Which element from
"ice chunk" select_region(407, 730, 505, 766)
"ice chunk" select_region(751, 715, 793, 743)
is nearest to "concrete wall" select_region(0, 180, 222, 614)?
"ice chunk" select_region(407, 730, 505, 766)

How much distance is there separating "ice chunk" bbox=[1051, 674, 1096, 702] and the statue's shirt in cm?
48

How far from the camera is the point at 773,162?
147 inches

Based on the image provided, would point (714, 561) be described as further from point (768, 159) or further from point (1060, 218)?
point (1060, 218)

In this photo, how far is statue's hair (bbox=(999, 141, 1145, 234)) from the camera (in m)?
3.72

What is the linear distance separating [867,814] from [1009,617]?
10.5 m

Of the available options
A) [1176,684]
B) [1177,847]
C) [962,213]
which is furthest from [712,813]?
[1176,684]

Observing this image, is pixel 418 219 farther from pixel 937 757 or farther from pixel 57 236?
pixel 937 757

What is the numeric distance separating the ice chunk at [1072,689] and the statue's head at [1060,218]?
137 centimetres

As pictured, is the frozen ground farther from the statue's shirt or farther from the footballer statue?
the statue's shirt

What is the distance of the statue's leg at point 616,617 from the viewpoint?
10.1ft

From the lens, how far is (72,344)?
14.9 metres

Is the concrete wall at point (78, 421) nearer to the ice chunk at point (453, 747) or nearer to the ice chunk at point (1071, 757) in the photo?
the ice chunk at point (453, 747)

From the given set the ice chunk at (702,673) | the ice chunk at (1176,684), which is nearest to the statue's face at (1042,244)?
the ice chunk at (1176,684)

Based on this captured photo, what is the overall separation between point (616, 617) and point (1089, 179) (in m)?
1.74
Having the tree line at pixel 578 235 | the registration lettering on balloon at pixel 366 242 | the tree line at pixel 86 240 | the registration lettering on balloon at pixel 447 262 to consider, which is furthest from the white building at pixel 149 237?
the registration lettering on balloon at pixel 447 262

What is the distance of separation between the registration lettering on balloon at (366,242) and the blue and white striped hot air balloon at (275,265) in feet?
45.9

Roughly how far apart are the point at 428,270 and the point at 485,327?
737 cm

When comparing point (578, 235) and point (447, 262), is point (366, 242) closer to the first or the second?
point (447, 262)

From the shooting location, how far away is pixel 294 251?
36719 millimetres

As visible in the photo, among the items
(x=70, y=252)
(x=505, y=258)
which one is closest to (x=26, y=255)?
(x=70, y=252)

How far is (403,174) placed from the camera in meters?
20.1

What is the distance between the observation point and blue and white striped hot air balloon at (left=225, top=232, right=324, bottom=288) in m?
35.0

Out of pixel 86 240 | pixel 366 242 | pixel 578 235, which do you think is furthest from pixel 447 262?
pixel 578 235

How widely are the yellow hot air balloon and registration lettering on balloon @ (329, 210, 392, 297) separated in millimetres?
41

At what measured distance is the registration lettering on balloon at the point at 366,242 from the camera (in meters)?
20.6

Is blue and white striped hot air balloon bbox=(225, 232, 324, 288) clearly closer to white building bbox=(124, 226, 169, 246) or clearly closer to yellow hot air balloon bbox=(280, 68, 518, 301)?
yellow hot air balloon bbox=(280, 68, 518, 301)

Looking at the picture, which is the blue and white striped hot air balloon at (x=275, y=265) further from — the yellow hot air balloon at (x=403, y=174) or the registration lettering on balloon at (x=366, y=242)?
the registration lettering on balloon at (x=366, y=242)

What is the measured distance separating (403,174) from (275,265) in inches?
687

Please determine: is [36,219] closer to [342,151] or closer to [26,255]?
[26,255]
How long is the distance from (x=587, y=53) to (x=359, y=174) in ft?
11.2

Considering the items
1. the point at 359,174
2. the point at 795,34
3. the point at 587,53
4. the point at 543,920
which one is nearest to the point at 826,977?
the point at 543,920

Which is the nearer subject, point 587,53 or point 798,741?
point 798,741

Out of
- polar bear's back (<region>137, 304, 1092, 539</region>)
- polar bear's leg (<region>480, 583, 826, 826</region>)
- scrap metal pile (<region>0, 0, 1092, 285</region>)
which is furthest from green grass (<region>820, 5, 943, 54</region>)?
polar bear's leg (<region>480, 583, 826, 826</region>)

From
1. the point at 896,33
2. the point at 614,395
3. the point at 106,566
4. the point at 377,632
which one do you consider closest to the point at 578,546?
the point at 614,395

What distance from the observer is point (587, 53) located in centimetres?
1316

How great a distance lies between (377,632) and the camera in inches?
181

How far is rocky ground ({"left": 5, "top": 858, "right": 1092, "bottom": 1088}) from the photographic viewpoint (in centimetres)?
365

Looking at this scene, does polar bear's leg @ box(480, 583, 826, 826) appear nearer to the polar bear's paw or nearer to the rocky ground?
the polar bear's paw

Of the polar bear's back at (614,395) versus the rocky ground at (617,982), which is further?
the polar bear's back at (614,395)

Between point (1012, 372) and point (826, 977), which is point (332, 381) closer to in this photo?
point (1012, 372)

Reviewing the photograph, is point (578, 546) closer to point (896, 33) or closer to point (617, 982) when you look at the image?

_Task directions_: Give the lines from the one containing "Between point (1012, 372)" through the last line as a Markdown table with columns Row and Line, numbering each line and leaving out blank ones.

_Exercise answer_:
| Row | Line |
|---|---|
| 1 | Between point (1012, 372) and point (826, 977), which is point (332, 381) closer to in this photo? |
| 2 | point (1012, 372) |
| 3 | Reviewing the photograph, is point (578, 546) closer to point (896, 33) or closer to point (617, 982) when you look at the image? |